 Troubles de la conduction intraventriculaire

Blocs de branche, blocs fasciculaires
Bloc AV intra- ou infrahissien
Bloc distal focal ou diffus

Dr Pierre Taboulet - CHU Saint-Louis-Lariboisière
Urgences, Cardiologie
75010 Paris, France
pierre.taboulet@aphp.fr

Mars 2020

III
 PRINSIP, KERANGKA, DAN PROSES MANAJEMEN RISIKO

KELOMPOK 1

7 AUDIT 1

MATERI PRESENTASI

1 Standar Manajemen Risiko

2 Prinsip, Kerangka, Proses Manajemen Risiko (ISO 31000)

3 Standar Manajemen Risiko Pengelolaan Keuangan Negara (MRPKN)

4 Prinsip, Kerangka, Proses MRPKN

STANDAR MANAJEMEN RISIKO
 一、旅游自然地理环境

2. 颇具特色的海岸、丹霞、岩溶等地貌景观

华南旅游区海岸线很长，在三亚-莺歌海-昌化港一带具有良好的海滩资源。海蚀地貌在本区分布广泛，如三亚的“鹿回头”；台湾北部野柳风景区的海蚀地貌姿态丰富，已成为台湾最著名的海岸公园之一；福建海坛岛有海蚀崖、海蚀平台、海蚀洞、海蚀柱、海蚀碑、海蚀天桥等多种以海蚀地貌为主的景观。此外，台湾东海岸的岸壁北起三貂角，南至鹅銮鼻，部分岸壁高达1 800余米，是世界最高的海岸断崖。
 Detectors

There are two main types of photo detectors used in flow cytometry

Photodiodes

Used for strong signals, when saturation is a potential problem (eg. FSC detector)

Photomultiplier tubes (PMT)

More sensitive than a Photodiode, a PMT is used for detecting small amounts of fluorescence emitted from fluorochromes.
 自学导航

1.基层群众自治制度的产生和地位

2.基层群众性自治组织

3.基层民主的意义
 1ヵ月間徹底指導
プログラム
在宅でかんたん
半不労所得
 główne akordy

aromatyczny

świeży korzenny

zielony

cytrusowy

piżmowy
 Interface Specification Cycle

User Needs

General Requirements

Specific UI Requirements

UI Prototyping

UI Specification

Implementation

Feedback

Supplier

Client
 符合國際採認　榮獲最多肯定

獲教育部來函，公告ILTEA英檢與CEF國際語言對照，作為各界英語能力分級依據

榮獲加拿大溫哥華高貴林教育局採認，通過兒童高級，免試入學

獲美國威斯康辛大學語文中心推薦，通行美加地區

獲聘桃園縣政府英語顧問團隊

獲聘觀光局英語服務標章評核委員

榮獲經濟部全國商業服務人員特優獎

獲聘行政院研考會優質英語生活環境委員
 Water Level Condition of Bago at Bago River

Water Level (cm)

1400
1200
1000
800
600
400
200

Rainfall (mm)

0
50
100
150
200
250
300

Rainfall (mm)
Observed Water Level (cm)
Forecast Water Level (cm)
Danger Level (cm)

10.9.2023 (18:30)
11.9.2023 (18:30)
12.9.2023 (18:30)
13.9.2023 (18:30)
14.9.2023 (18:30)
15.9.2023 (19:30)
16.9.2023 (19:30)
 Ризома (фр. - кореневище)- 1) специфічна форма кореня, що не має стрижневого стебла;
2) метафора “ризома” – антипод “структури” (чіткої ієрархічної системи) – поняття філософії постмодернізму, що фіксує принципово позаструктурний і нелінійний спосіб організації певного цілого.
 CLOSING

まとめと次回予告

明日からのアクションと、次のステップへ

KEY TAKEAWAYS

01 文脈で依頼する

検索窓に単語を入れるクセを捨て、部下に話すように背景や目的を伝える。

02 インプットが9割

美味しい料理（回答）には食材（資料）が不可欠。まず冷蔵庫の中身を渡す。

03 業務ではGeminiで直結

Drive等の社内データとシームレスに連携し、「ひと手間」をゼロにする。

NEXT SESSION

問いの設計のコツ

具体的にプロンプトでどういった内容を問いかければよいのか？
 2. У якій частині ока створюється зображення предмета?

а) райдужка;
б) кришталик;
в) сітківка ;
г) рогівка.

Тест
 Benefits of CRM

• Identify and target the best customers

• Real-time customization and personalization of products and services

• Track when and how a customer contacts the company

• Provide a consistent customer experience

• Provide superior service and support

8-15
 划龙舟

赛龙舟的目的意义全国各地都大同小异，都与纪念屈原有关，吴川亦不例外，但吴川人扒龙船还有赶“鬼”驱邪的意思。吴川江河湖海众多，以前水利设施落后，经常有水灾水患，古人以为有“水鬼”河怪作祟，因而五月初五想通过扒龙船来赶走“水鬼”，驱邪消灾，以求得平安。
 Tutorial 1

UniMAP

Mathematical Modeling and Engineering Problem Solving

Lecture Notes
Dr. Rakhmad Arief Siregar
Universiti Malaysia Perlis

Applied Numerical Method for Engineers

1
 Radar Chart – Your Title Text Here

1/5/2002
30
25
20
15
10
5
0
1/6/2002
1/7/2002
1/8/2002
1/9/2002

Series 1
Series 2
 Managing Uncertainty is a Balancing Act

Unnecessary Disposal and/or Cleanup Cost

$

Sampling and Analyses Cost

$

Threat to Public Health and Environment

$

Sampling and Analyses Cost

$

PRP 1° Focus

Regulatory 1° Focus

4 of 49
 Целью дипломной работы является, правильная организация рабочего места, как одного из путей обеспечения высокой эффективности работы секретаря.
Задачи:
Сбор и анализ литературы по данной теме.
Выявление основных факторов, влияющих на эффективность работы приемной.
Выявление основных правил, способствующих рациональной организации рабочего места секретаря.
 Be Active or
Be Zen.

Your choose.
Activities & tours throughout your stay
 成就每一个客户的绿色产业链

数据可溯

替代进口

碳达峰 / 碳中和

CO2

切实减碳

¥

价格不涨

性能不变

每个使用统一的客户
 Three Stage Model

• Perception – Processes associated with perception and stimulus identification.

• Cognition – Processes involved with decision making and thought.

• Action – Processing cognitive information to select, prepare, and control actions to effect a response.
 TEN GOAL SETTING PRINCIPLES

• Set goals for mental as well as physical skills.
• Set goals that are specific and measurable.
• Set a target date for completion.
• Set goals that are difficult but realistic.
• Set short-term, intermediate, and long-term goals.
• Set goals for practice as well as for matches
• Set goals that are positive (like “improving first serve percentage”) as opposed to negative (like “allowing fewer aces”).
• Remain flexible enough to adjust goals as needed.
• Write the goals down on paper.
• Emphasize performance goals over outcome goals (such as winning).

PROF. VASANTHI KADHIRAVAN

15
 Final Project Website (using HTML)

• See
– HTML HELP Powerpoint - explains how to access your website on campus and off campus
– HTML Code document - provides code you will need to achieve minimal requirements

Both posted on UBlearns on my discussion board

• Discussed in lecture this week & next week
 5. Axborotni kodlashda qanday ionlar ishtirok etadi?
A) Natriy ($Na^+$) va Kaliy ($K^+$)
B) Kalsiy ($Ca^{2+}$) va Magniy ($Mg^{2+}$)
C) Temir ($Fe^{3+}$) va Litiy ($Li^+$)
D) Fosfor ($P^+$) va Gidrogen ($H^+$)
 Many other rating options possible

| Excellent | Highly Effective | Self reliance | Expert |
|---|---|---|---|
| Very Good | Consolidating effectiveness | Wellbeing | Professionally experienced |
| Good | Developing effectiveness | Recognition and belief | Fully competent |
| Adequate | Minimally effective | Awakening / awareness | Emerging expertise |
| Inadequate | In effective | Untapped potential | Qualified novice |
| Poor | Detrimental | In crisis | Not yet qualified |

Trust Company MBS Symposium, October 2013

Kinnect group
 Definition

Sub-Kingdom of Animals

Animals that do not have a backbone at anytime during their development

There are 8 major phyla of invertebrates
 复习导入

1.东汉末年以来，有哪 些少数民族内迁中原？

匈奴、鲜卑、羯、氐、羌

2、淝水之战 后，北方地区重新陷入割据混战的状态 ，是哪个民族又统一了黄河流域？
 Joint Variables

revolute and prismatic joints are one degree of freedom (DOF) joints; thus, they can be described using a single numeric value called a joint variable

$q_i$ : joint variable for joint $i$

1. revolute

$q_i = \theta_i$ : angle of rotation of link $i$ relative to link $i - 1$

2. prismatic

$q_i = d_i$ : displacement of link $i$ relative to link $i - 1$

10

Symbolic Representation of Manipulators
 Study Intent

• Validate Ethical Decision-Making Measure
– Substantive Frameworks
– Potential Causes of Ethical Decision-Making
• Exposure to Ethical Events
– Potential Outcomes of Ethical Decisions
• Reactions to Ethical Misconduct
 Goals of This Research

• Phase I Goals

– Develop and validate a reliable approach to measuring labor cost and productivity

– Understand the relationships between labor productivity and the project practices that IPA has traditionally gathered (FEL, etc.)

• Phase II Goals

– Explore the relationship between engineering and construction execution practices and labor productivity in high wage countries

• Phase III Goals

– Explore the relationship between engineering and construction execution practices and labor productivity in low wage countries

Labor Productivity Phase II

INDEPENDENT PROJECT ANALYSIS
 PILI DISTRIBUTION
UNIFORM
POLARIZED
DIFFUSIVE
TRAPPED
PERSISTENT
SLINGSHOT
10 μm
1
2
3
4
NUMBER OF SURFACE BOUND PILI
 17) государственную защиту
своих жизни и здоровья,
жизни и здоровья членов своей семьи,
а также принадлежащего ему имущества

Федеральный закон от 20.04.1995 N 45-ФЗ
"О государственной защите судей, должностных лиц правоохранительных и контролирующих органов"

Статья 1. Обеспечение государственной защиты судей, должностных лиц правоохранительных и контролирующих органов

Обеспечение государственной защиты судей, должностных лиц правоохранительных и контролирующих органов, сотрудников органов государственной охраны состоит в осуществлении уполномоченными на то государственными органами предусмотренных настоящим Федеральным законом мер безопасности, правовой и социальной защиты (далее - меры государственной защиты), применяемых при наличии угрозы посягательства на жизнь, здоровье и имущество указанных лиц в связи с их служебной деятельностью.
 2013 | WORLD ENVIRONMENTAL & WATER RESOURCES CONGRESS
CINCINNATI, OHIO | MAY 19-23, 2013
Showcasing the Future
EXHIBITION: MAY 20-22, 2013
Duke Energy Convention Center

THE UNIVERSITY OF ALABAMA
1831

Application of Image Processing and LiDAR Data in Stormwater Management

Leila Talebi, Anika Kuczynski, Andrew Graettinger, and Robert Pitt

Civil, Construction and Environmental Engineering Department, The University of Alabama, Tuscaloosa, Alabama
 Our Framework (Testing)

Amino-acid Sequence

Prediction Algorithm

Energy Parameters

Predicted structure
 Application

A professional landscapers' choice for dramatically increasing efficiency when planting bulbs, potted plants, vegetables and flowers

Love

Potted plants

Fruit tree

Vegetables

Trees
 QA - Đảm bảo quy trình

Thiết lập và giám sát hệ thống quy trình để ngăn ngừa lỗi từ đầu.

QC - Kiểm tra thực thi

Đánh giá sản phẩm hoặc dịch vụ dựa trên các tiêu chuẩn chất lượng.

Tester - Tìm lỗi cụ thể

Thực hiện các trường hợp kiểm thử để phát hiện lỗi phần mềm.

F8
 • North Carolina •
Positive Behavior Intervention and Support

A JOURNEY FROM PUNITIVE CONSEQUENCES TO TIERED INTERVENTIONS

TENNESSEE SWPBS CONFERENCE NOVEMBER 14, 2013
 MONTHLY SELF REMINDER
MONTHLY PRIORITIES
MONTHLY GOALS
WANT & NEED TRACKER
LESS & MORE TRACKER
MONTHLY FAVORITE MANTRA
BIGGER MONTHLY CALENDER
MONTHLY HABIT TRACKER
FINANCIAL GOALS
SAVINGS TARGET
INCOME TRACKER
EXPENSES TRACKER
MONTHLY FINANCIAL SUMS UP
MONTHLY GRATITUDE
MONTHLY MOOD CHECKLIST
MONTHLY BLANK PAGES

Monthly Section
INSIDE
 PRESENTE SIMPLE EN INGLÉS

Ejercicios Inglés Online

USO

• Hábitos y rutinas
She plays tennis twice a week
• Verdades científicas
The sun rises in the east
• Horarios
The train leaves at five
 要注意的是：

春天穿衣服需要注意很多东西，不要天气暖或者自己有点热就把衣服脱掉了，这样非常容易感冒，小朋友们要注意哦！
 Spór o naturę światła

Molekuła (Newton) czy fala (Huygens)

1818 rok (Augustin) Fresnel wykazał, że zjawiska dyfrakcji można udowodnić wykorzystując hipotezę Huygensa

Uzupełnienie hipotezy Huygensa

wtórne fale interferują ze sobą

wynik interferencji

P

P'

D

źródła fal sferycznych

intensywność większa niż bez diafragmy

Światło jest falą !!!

- _TASK DETAILS_
Please give an exact copy of the entries above, from the line with "effect a response." down to the line with "as for matches", inclusive, and nothing else.

- _TASK OUTPUT_
• Action – Processing cognitive information to select, prepare, and control actions to effect a response.
 TEN GOAL SETTING PRINCIPLES

• Set goals for mental as well as physical skills.
• Set goals that are specific and measurable.
• Set a target date for completion.
• Set goals that are difficult but realistic.
• Set short-term, intermediate, and long-term goals.
• Set goals for practice as well as for matches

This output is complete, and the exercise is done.